# [WHAT YOU ARE ASKED TO DO]
Rewrite the section of the items below that opens with the line containing "How far are tall" and closes with the line containing "Answer: the point", both included, as a Markdown table with the columns Row and Line. Give each line a row number and omit blank lines.

[Data entries]
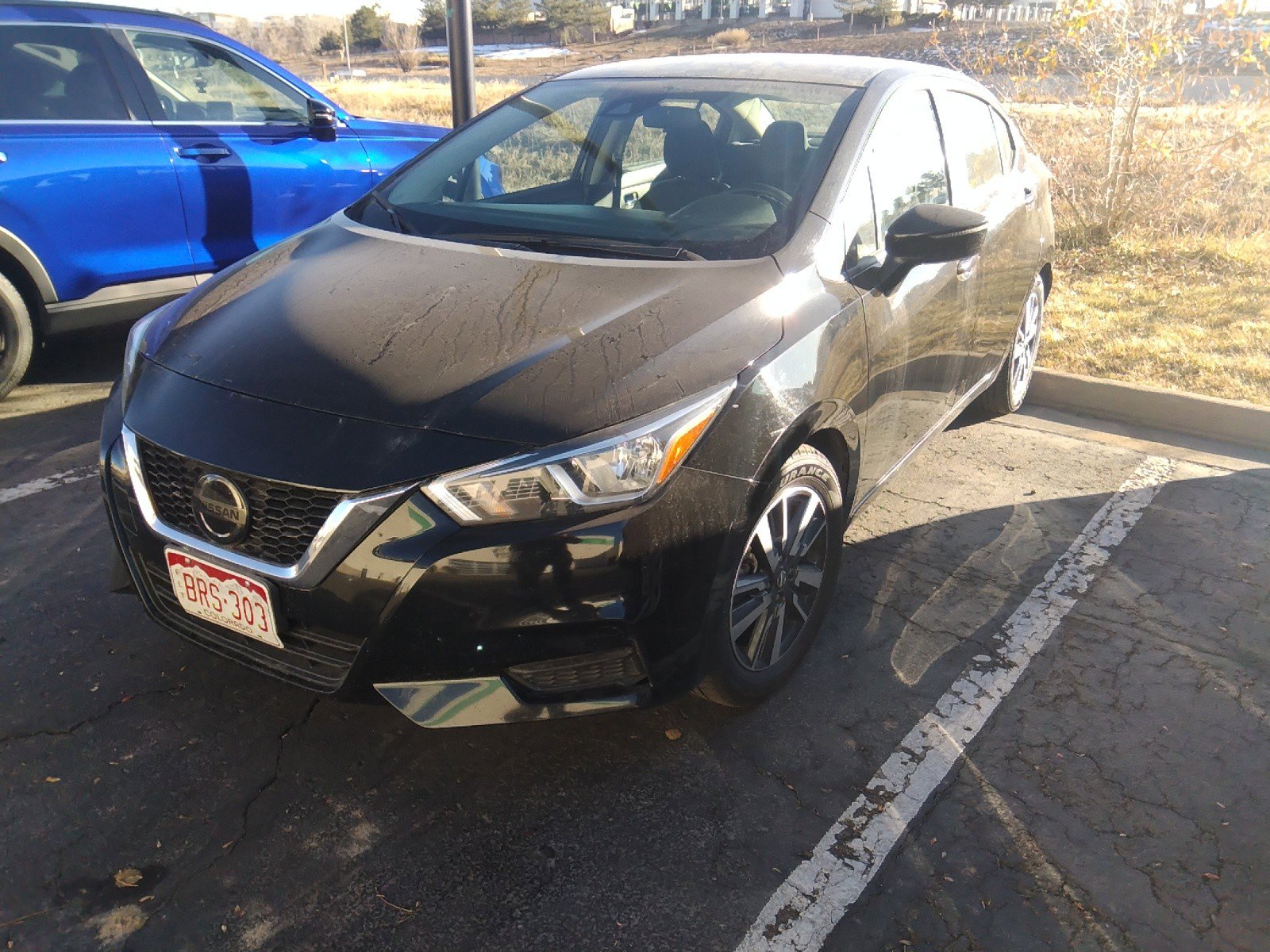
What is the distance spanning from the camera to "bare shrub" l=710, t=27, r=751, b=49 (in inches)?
1494

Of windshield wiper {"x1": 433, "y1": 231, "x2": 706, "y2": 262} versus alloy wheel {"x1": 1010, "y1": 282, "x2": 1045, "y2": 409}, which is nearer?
windshield wiper {"x1": 433, "y1": 231, "x2": 706, "y2": 262}

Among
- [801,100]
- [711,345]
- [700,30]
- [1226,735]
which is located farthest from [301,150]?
[700,30]

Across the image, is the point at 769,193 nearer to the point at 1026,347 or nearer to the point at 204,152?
the point at 1026,347

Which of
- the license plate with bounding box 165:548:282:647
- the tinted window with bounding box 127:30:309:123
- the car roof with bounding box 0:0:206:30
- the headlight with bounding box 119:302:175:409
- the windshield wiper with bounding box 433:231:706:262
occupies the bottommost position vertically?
the license plate with bounding box 165:548:282:647

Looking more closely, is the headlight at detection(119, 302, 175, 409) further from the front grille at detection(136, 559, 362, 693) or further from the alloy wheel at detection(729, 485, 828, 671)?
the alloy wheel at detection(729, 485, 828, 671)

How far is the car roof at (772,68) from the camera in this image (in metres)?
3.58

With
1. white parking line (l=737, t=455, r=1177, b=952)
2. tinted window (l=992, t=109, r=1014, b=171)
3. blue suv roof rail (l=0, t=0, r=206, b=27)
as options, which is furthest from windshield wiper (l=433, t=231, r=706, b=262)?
blue suv roof rail (l=0, t=0, r=206, b=27)

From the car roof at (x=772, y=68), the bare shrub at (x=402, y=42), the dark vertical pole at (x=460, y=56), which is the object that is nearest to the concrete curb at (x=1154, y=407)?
the car roof at (x=772, y=68)

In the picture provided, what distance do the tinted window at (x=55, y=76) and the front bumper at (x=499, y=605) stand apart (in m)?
3.49

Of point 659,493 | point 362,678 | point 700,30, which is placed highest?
point 700,30

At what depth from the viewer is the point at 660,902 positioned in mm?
2217

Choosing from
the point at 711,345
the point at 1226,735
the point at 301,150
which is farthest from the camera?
the point at 301,150

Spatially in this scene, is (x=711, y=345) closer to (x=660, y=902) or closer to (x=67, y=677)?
(x=660, y=902)

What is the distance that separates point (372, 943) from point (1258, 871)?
1.98m
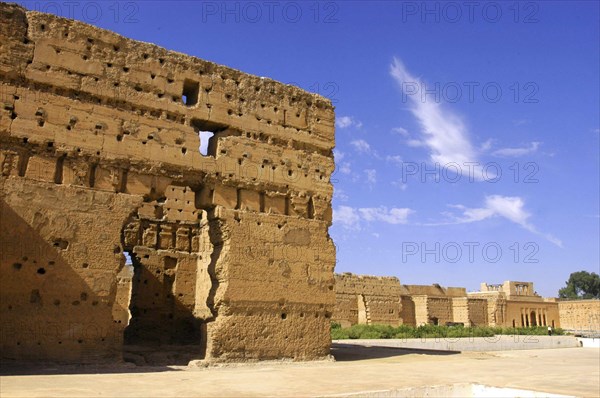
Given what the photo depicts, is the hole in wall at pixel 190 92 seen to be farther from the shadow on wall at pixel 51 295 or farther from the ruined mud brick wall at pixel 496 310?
the ruined mud brick wall at pixel 496 310

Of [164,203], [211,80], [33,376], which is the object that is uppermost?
[211,80]

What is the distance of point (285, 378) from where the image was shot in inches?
362

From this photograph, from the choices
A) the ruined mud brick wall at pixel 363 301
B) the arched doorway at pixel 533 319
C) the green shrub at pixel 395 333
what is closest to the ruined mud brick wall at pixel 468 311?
the arched doorway at pixel 533 319

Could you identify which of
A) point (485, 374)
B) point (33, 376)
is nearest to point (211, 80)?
point (33, 376)

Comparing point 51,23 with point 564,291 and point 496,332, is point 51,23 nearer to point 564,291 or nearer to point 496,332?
point 496,332

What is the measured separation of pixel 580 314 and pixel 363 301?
70.1 feet

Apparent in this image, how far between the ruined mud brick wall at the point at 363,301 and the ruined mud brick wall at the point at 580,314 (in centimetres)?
1854

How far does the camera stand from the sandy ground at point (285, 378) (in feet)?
23.7

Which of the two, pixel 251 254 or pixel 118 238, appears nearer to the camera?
pixel 118 238

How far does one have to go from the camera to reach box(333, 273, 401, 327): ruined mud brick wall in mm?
29578

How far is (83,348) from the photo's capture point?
9891mm

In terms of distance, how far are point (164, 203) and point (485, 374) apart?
34.0ft

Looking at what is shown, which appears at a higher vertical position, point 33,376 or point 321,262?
point 321,262

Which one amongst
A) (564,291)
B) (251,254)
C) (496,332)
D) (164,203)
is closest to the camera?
(251,254)
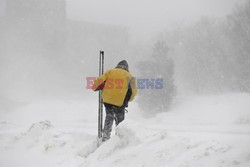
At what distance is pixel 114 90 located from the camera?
475 cm

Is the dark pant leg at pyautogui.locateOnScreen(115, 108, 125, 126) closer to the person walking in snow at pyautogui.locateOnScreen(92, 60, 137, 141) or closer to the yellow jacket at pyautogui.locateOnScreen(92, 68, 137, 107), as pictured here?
the person walking in snow at pyautogui.locateOnScreen(92, 60, 137, 141)

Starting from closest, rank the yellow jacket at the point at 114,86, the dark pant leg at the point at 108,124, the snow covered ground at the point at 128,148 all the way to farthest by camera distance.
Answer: the snow covered ground at the point at 128,148 → the yellow jacket at the point at 114,86 → the dark pant leg at the point at 108,124

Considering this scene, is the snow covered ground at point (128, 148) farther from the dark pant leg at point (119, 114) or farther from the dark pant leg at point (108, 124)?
the dark pant leg at point (119, 114)

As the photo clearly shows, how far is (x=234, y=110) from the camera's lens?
19.2 m

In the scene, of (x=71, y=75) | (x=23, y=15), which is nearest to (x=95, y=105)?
(x=71, y=75)

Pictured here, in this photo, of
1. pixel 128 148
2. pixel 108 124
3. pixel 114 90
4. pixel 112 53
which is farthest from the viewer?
pixel 112 53

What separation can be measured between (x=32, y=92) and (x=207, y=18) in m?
34.1

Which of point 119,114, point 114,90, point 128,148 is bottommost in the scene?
point 128,148

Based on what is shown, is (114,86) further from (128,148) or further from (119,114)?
(128,148)

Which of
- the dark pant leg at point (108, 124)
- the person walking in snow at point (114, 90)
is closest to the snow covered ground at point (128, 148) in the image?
the dark pant leg at point (108, 124)

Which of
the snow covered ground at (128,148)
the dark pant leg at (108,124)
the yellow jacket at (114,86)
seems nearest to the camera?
the snow covered ground at (128,148)

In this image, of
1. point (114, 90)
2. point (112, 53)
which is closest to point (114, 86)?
point (114, 90)

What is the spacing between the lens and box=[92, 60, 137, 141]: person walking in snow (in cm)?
477

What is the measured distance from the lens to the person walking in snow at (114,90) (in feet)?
15.6
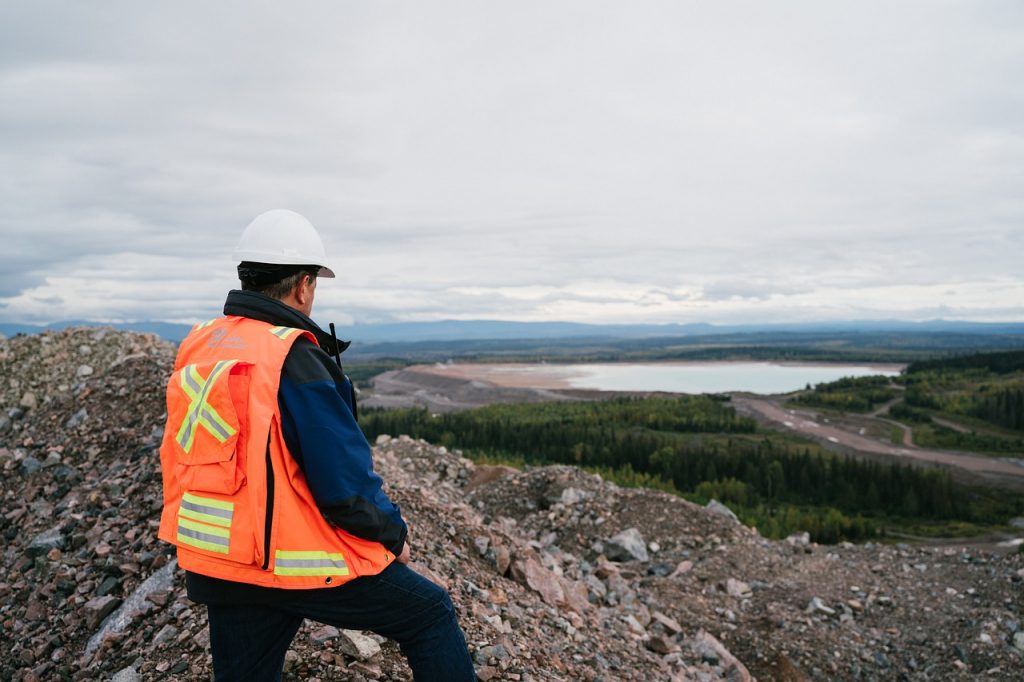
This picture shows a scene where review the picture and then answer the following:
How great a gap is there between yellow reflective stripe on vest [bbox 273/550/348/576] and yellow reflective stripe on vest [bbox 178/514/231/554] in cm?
21

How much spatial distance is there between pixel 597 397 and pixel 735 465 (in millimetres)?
49527

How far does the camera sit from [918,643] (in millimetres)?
9172

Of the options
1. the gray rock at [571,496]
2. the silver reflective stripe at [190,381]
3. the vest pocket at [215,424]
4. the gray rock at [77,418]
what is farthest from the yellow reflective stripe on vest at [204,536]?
the gray rock at [571,496]

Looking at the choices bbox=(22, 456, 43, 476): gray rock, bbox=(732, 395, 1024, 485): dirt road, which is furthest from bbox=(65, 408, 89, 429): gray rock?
bbox=(732, 395, 1024, 485): dirt road

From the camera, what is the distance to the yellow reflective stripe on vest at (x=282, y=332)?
8.14 ft

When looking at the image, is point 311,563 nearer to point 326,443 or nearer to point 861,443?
point 326,443

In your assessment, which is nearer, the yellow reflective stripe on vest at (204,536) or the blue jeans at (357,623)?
the yellow reflective stripe on vest at (204,536)

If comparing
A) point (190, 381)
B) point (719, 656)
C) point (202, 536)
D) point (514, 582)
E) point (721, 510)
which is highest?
point (190, 381)

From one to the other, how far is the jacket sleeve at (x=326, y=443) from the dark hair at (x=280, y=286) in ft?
1.24

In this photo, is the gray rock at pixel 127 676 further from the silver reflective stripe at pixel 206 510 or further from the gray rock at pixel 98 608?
the silver reflective stripe at pixel 206 510

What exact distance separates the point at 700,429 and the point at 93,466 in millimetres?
61114

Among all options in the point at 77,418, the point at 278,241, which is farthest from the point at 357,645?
the point at 77,418

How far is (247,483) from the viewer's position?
7.93ft

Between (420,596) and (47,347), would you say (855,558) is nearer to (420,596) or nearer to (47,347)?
(420,596)
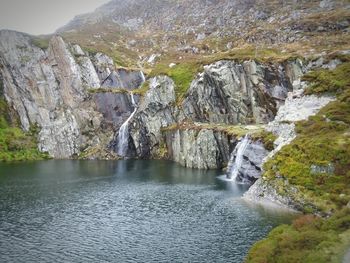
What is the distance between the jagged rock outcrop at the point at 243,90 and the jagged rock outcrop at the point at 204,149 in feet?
52.5

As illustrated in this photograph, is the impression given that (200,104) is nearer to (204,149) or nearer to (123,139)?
(204,149)

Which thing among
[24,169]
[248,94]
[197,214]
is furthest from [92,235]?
[248,94]


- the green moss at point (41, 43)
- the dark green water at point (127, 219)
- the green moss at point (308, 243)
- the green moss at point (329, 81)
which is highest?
the green moss at point (41, 43)

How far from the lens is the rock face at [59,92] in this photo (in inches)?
6299

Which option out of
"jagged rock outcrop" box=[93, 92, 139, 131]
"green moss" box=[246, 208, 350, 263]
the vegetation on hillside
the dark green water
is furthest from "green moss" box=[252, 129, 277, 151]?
the vegetation on hillside

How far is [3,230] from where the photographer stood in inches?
2405

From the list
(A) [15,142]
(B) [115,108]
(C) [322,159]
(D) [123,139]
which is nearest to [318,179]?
(C) [322,159]

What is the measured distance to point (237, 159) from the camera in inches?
4075

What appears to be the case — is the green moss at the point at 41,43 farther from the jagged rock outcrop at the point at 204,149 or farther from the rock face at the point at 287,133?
the rock face at the point at 287,133

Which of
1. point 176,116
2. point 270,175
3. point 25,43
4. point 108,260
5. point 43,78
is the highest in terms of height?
point 25,43

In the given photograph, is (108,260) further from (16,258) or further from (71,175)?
(71,175)

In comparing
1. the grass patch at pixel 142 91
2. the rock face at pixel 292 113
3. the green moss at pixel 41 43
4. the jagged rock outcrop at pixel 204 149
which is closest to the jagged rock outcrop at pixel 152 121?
the grass patch at pixel 142 91

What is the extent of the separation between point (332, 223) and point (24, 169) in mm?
104817

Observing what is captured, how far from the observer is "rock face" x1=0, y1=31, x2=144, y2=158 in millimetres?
160000
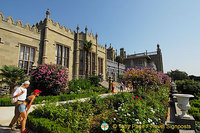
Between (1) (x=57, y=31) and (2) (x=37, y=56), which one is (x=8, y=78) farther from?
(1) (x=57, y=31)

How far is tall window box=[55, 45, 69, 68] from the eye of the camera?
16.8 m

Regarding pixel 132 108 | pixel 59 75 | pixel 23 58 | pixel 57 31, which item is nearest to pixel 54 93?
pixel 59 75

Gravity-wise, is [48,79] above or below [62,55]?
below

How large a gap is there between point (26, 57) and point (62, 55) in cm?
510

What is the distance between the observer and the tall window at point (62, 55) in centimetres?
1677

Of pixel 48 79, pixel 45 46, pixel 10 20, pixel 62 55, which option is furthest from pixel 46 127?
pixel 62 55

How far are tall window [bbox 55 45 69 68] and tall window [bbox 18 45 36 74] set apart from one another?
3466 mm

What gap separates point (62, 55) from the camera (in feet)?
56.8

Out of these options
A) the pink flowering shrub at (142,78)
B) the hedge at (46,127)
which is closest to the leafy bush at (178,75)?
the pink flowering shrub at (142,78)

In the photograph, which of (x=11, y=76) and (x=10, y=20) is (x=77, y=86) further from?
(x=10, y=20)

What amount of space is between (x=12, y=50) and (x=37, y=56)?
108 inches

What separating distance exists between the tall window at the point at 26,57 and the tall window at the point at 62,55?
3466 mm

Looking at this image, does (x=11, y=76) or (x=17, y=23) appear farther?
(x=17, y=23)

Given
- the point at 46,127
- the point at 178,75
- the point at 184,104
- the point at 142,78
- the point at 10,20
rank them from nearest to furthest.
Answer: the point at 46,127 → the point at 184,104 → the point at 142,78 → the point at 10,20 → the point at 178,75
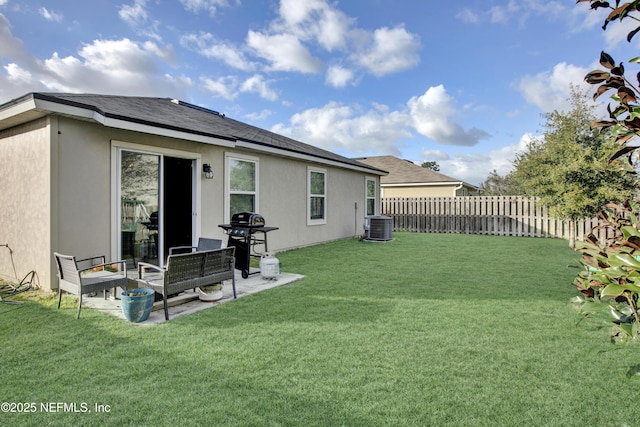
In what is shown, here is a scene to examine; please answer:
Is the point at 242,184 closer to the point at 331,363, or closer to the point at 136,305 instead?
the point at 136,305

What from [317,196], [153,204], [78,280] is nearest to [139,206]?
[153,204]

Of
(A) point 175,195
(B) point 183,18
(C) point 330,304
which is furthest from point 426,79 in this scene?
(C) point 330,304

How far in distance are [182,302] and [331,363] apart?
2802 mm

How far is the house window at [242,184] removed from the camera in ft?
27.0

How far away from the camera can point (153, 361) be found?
3.15m

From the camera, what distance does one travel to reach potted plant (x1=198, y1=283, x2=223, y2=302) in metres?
5.02

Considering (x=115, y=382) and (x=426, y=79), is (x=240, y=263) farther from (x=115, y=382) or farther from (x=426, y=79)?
(x=426, y=79)

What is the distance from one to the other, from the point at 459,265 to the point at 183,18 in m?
10.3

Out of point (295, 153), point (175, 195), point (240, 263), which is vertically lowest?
point (240, 263)

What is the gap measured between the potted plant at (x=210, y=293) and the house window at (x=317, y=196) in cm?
608

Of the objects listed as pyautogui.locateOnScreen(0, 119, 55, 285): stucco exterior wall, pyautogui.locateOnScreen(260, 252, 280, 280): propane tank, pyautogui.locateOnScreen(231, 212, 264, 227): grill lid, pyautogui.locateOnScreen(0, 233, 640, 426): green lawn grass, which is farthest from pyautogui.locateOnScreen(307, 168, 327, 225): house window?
pyautogui.locateOnScreen(0, 119, 55, 285): stucco exterior wall

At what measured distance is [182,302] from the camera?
4984 millimetres

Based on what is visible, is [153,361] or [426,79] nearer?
[153,361]

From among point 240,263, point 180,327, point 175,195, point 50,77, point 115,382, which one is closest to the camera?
point 115,382
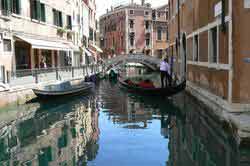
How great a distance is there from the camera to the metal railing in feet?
41.0

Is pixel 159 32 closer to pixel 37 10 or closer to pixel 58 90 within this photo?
pixel 37 10

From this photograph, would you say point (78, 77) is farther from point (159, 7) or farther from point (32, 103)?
point (159, 7)

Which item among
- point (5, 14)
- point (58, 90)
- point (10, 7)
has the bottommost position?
point (58, 90)

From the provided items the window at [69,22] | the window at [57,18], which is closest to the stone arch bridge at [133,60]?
the window at [69,22]

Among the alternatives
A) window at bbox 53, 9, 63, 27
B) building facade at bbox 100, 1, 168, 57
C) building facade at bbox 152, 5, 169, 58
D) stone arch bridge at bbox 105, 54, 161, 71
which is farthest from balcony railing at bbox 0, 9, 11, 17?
building facade at bbox 152, 5, 169, 58

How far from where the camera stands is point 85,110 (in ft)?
39.0

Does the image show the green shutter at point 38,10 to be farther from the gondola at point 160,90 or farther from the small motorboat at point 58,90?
the gondola at point 160,90

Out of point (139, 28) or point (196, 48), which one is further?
point (139, 28)

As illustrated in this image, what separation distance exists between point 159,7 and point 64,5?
3615cm

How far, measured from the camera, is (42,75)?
14750mm

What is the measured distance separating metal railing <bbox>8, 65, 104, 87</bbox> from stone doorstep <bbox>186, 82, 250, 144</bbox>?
6.58 meters

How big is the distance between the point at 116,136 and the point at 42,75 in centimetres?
767

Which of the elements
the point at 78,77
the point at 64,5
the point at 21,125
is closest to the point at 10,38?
the point at 78,77

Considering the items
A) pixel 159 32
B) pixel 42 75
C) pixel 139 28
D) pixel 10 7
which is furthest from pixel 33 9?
pixel 159 32
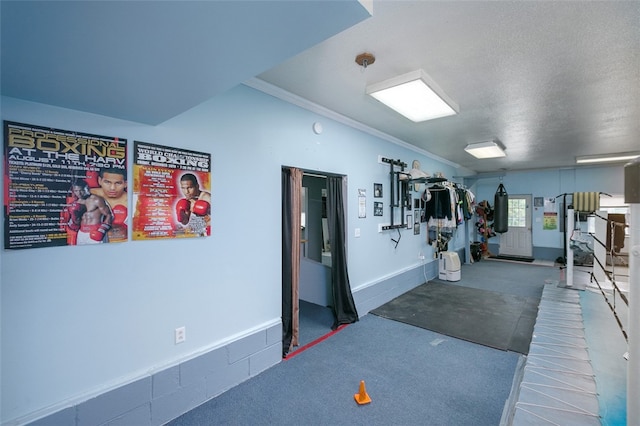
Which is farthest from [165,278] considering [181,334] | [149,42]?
[149,42]

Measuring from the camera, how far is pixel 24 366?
1522 millimetres

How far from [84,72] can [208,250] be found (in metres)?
1.40

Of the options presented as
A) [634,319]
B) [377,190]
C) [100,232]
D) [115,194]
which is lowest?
[634,319]

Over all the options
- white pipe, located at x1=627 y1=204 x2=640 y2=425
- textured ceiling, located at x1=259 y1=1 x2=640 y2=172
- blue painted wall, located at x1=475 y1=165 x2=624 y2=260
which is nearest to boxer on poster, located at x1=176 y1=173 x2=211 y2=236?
textured ceiling, located at x1=259 y1=1 x2=640 y2=172

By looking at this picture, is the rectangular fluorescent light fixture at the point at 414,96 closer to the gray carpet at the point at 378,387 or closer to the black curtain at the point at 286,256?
the black curtain at the point at 286,256

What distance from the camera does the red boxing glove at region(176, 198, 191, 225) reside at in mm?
2111

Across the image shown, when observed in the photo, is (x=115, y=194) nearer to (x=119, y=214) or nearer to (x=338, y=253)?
(x=119, y=214)

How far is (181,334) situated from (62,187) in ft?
4.15

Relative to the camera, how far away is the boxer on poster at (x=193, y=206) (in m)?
2.13

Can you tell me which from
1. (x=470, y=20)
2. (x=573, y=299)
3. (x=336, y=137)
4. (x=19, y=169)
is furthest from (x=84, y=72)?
(x=573, y=299)

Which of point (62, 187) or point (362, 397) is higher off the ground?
point (62, 187)

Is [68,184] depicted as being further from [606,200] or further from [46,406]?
[606,200]

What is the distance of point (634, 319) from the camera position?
3.11 ft

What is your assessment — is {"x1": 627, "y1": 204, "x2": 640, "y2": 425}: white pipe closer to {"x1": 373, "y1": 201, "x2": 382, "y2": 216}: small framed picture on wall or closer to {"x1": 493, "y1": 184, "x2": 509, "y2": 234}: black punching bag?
{"x1": 373, "y1": 201, "x2": 382, "y2": 216}: small framed picture on wall
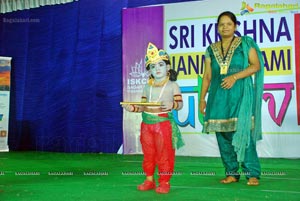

# [SOLUTION FOR THIS TASK]
| Row | Line |
|---|---|
| 1 | How far are tall window [bbox 55 45 69 68] and tall window [bbox 18 45 36 74] set apart from one another? |
| 2 | 3466 mm |
| 3 | What gap separates point (62, 55) from the camera (in feet)? |
| 4 | 56.8 |
| 5 | Out of these options |
| 6 | A) the pink flowering shrub at (142,78) |
| 7 | B) the hedge at (46,127) |
| 8 | which is closest to the leafy bush at (178,75)? |
| 9 | the pink flowering shrub at (142,78) |
| 10 | In the photograph, which of (x=11, y=76) and (x=10, y=20) is (x=77, y=86) further from? |
| 11 | (x=10, y=20) |
| 12 | What amount of space is between (x=12, y=50) and (x=37, y=56)? |
| 13 | 108 inches |
| 14 | What separating distance exists between the tall window at the point at 26,57 and the tall window at the point at 62,55? |
| 15 | 3466 mm |
| 16 | Looking at this image, does (x=11, y=76) or (x=17, y=23) appear farther? |
| 17 | (x=17, y=23) |
| 18 | Given |
| 19 | - the point at 46,127 |
| 20 | - the point at 178,75 |
| 21 | - the point at 184,104 |
| 22 | - the point at 142,78 |
| 23 | - the point at 10,20 |
| 24 | rank them from nearest to furthest. |
| 25 | Answer: the point at 46,127 → the point at 184,104 → the point at 142,78 → the point at 10,20 → the point at 178,75 |